_Dataset entries_.
━━━━━━━━━━━━━━━━━━━━

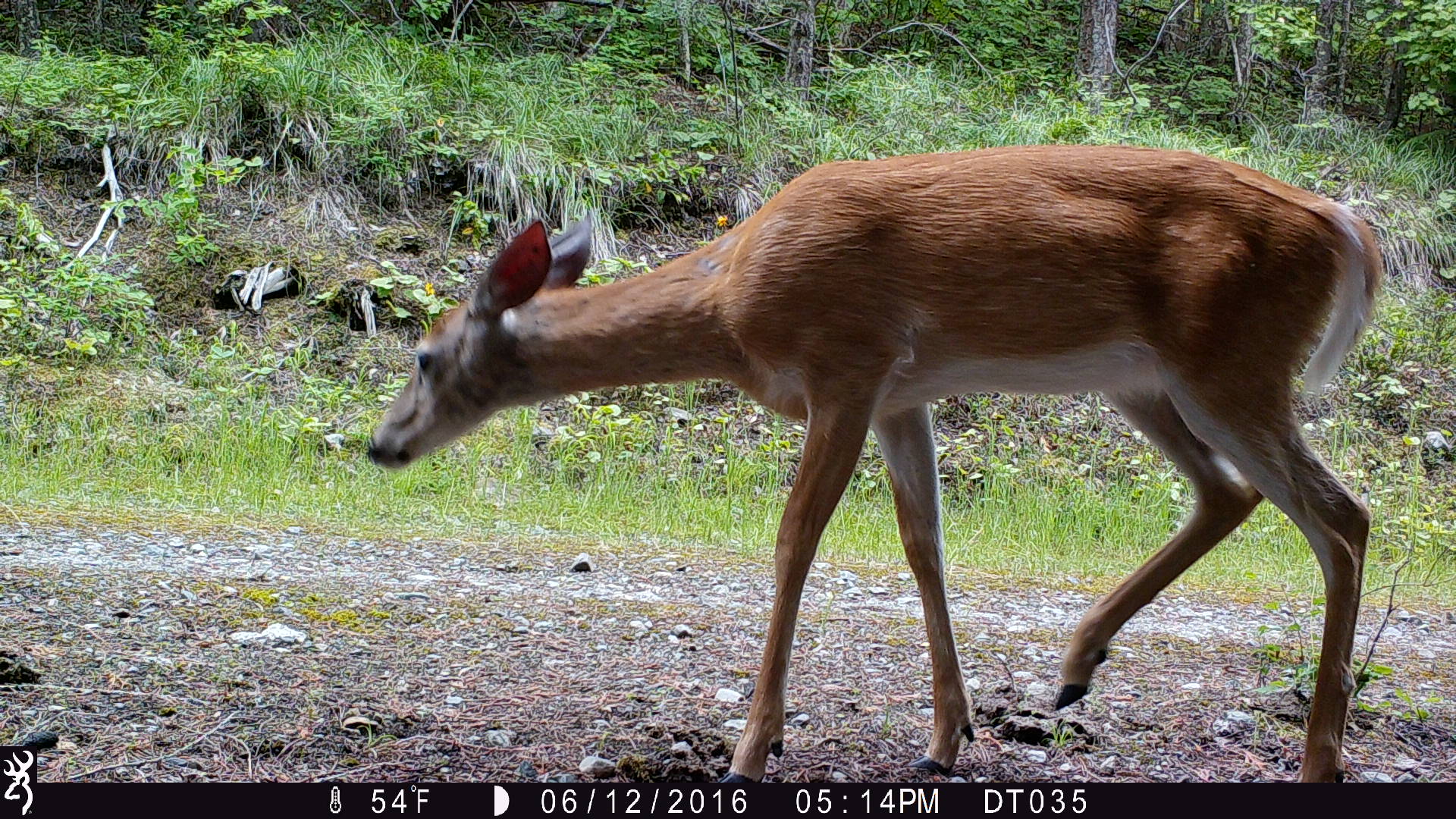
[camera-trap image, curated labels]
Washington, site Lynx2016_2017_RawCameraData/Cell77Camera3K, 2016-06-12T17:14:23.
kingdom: Animalia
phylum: Chordata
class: Mammalia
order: Artiodactyla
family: Cervidae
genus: Odocoileus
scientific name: Odocoileus virginianus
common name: white-tailed deer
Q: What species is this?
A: Odocoileus virginianus (white-tailed deer).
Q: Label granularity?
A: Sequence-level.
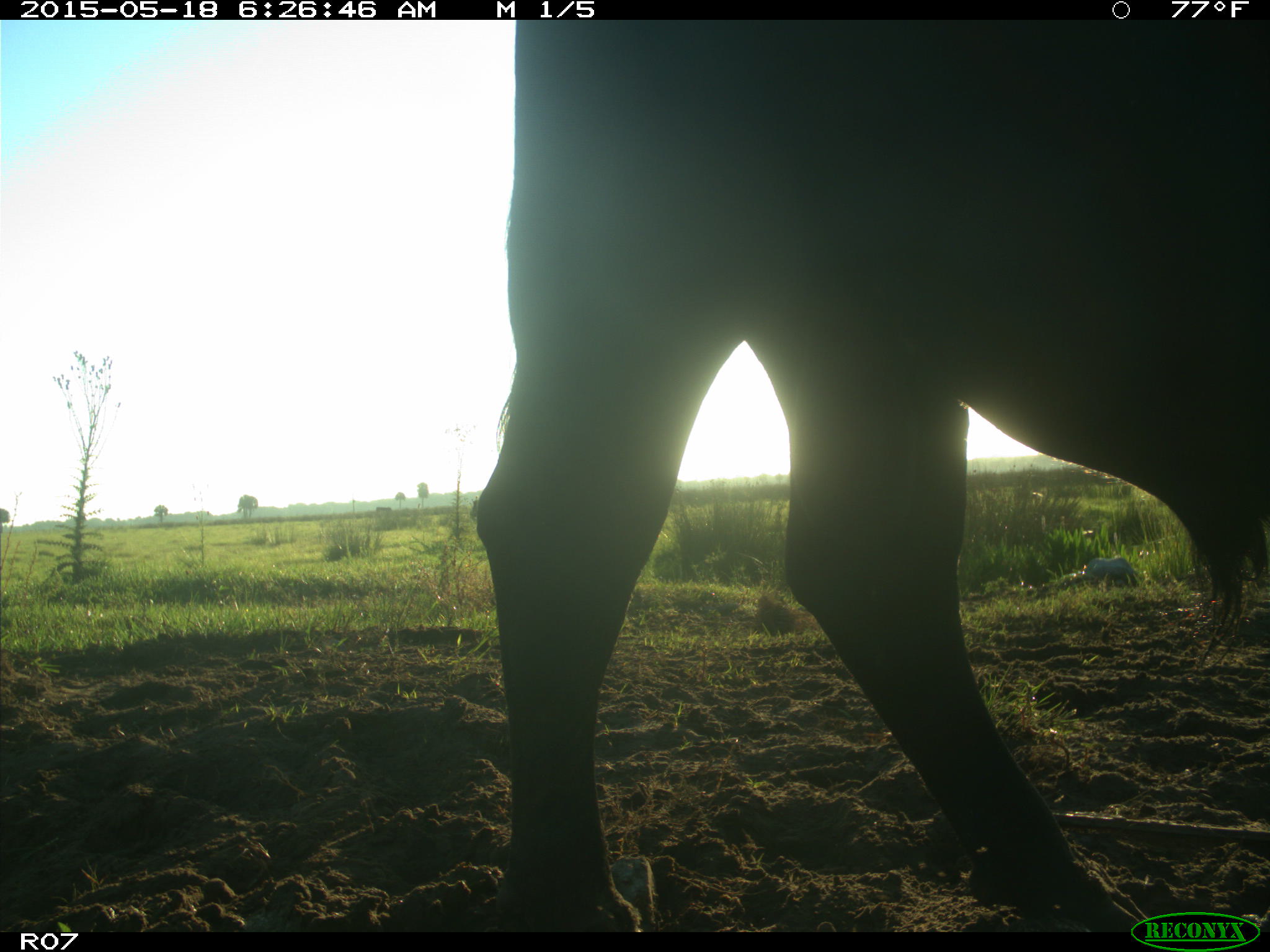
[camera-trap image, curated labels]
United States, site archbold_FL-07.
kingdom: Animalia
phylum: Chordata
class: Mammalia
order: Artiodactyla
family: Bovidae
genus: Bos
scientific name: Bos taurus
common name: domestic cow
Bos taurus (domestic cow).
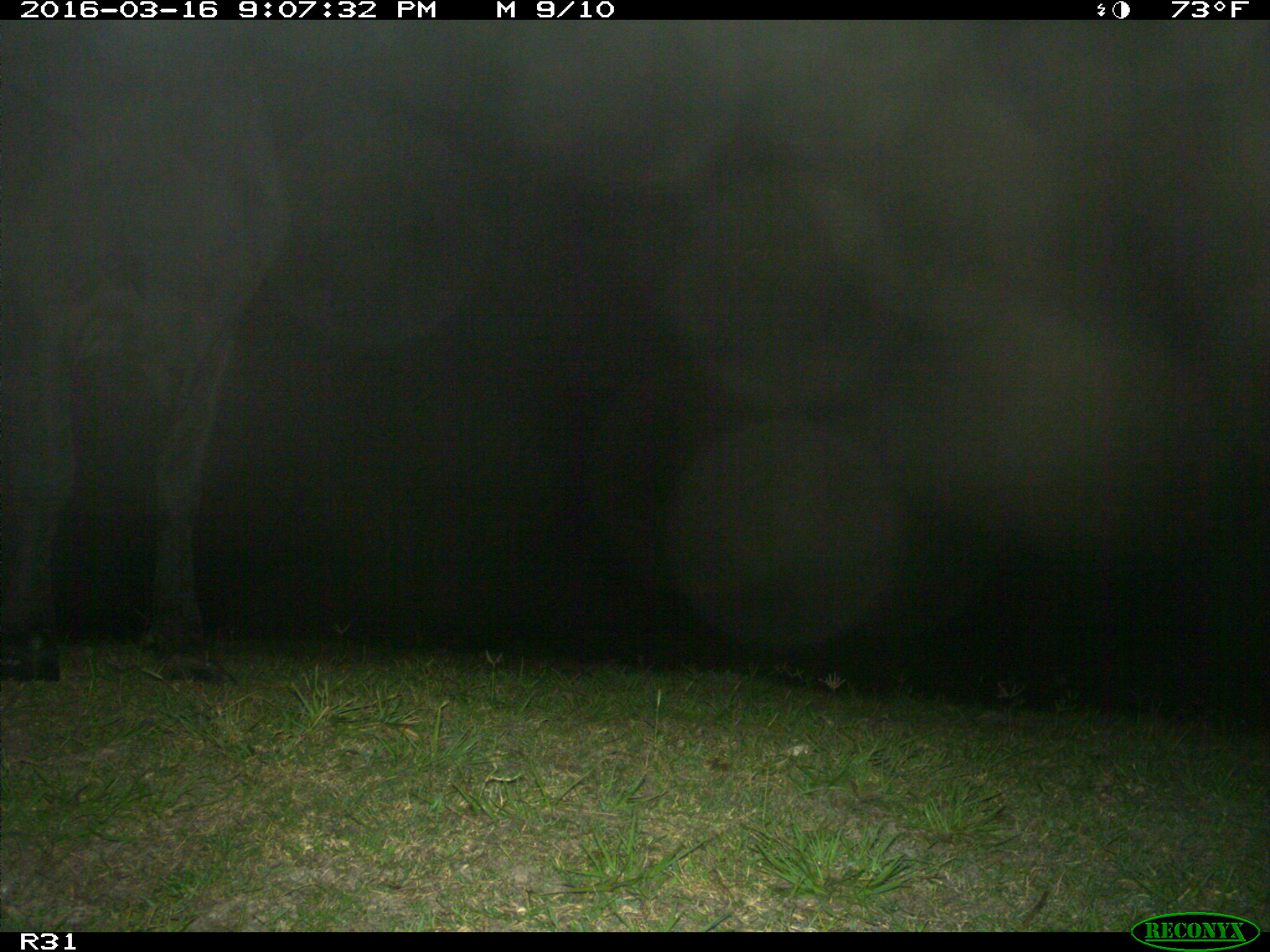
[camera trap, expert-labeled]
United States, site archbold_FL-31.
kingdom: Animalia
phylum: Chordata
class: Mammalia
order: Artiodactyla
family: Bovidae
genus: Bos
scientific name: Bos taurus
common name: domestic cow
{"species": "Bos taurus (domestic cow)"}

━━━━━━━━━━━━━━━━━━━━

From the listing above, pick out each line where the word "site" appears.

Washington, site Lynx2016_2017_RawCameraData/Cell77Camera3K, 2016-06-12T17:14:23.
United States, site archbold_FL-07.
United States, site archbold_FL-31.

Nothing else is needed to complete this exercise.